Write out the data below word for word, starting with the line that contains "Observing the photograph, is" and continuing through the end of the data.

[begin STORED ROWS]

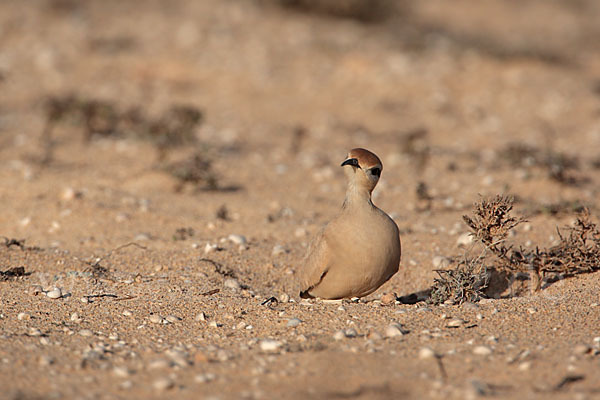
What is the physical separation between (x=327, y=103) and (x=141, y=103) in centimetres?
267

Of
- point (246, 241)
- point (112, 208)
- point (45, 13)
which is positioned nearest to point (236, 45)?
point (45, 13)

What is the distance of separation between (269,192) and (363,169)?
10.1 ft

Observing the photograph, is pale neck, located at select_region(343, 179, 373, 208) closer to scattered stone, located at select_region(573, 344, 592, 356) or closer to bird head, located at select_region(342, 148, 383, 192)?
bird head, located at select_region(342, 148, 383, 192)

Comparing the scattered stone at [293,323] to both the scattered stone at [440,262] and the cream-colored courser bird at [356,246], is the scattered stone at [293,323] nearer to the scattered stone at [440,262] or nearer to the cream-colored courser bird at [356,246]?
the cream-colored courser bird at [356,246]

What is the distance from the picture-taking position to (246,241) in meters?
5.63

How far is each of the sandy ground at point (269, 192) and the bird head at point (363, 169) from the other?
0.73m

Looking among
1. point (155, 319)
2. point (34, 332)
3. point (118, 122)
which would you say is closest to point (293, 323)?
point (155, 319)

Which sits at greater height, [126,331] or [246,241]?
[246,241]

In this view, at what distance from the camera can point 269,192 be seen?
7.27m

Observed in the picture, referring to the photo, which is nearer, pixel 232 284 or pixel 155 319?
pixel 155 319

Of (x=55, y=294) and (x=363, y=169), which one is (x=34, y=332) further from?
(x=363, y=169)

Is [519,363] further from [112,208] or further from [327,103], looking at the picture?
[327,103]

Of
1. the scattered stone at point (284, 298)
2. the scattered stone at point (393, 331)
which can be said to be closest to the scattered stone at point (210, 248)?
the scattered stone at point (284, 298)

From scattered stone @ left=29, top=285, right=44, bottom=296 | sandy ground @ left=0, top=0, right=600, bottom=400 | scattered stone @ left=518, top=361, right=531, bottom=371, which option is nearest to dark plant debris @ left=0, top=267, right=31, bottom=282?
sandy ground @ left=0, top=0, right=600, bottom=400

[end STORED ROWS]

-- ANSWER TO THE PROBLEM --
Observing the photograph, is pale neck, located at select_region(343, 179, 373, 208) closer to scattered stone, located at select_region(573, 344, 592, 356) or closer to bird head, located at select_region(342, 148, 383, 192)?
bird head, located at select_region(342, 148, 383, 192)

Comparing the scattered stone at [293,323] to both the scattered stone at [440,262] and the cream-colored courser bird at [356,246], is the scattered stone at [293,323] nearer to the scattered stone at [440,262] or nearer to the cream-colored courser bird at [356,246]?
the cream-colored courser bird at [356,246]

What is the distance from the picture-taking position to (246,241) in meters?
5.63

How far is each of the sandy ground at point (269, 192) and the bird head at point (363, 169) from the other?
0.73m

Looking among
1. point (155, 319)
2. point (34, 332)
3. point (118, 122)
which would you say is closest to point (293, 323)?
point (155, 319)

Which sits at greater height, [126,331] or [246,241]?
[246,241]

In this view, at what distance from the camera can point 269,192 be seen?
7.27m

Observed in the picture, referring to the photo, which is nearer, pixel 232 284 or pixel 155 319?
pixel 155 319

Of (x=55, y=294) and (x=363, y=169), which one is (x=34, y=332) further from?
(x=363, y=169)

Is [519,363] further from [112,208] or further from [327,103], looking at the picture?
[327,103]

Of
1. the scattered stone at point (284, 298)
2. the scattered stone at point (393, 331)
which can be said to be closest to the scattered stone at point (210, 248)?
the scattered stone at point (284, 298)

From scattered stone @ left=29, top=285, right=44, bottom=296 | sandy ground @ left=0, top=0, right=600, bottom=400 | scattered stone @ left=518, top=361, right=531, bottom=371, which option is nearest to dark plant debris @ left=0, top=267, right=31, bottom=282?
sandy ground @ left=0, top=0, right=600, bottom=400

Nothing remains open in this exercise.